Introduction to Social Science Data Analysis


Project maintained by christophergandrud Hosted on GitHub Pages — Theme by mattgraham

INT3042: Introduction to Social Science Data Analysis

Yonsei University

Fall 2012

Version: 27 November 2012


Instructor: Dr. Christopher Gandrud

Office Hours: 15:00-17:00 Wednesday (정208)

Time: 11:00-12:15 Tuesday & Thursday (정215)

Objectives: This course's main objective is to: learn how to take raw social science data, explore it, and present the results in a useful way. In this course you will learn all of the basic skills needed to do each of these steps with the statistical language R. Part I of the course introduces you to both basic data structures and RStudio (a program that makes using R easier). Part II introduces basic data analysis and visualizations techniques. Part III covers slightly more advanced statistical tools, primarily linear regression. Finally, in Part IV we will apply all of these skills in a pair research project.
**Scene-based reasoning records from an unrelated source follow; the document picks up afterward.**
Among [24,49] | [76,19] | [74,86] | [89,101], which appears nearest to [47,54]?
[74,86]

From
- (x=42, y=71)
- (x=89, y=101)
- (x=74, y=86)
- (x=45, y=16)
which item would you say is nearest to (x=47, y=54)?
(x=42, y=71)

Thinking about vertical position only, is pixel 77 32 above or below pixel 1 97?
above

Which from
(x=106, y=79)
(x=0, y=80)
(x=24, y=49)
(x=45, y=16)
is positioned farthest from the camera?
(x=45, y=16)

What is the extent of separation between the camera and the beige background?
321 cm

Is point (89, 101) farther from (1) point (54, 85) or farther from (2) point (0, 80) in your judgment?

As part of achieving this straightforward objective, the course is intended to also do the following:

The course is intended to be useful. I hope that the course will be one of the more useful courses you take in university. It is intended to be useful for students who want to go on to do graduate-level academic research. It is also intended to be useful for students who want to go directly into the non-academic public or private sectors and be able to effectively analyse and present data. I hope it is also useful for you as a citizen in that you will be better able to critically read the data that informs many of our daily decisions.

This course will introduce you to a vibrant and growing community of open source data analysts that is pushing the state of the art in data analysis and presentation. (Another benefit to you as students is that open source software is free.)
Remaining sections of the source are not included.